Do this: Only the lines from the one containing "How far from" through the end of the entries should be repeated, exactly as they appear, first and last included.

Entries provided:

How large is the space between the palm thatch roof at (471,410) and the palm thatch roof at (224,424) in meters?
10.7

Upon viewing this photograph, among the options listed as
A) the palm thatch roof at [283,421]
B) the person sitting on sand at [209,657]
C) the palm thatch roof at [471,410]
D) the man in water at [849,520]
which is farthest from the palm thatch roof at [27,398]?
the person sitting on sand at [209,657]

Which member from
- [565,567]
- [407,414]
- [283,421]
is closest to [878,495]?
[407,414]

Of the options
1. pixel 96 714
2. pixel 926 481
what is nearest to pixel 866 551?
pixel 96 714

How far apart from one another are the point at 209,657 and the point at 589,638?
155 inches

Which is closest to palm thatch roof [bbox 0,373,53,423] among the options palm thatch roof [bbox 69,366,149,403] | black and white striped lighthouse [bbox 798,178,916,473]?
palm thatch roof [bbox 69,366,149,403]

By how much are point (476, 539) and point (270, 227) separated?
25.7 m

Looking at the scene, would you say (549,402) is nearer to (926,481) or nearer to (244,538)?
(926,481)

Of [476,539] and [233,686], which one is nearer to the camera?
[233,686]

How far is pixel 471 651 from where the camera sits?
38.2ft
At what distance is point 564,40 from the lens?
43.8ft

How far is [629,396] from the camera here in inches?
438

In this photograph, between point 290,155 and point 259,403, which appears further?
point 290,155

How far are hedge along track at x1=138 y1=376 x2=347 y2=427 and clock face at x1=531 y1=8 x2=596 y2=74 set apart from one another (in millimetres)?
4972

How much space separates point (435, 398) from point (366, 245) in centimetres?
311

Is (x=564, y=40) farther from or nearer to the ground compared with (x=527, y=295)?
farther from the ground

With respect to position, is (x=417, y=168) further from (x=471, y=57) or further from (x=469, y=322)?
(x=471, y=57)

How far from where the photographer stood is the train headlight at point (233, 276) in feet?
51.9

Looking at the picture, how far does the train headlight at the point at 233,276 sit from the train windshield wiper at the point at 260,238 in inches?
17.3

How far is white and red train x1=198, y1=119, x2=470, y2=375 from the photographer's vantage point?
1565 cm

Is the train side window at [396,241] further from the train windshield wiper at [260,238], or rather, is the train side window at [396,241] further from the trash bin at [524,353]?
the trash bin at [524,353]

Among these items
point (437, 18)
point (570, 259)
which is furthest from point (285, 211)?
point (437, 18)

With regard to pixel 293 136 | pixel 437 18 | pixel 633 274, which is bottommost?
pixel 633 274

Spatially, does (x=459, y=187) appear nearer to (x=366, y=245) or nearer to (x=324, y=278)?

Exercise solution:
How far from where the photographer stood is the train headlight at point (233, 276) in feet?
51.9

Looking at the picture, how far does the train headlight at the point at 233,276 sit from the train windshield wiper at the point at 260,238 in inches?
17.3

How far is white and red train x1=198, y1=119, x2=470, y2=375 from the photographer's vantage point?
1565 cm

Is the train side window at [396,241] further from the train windshield wiper at [260,238], or rather, is the train side window at [396,241] further from the trash bin at [524,353]?
the trash bin at [524,353]

Among these items
point (437, 18)
point (570, 259)
which is furthest from point (285, 211)?
point (437, 18)

With regard to pixel 293 136 | pixel 437 18 | pixel 633 274, which is bottommost?
pixel 633 274

Spatially, does (x=459, y=187) appear nearer to (x=366, y=245) or nearer to (x=324, y=278)?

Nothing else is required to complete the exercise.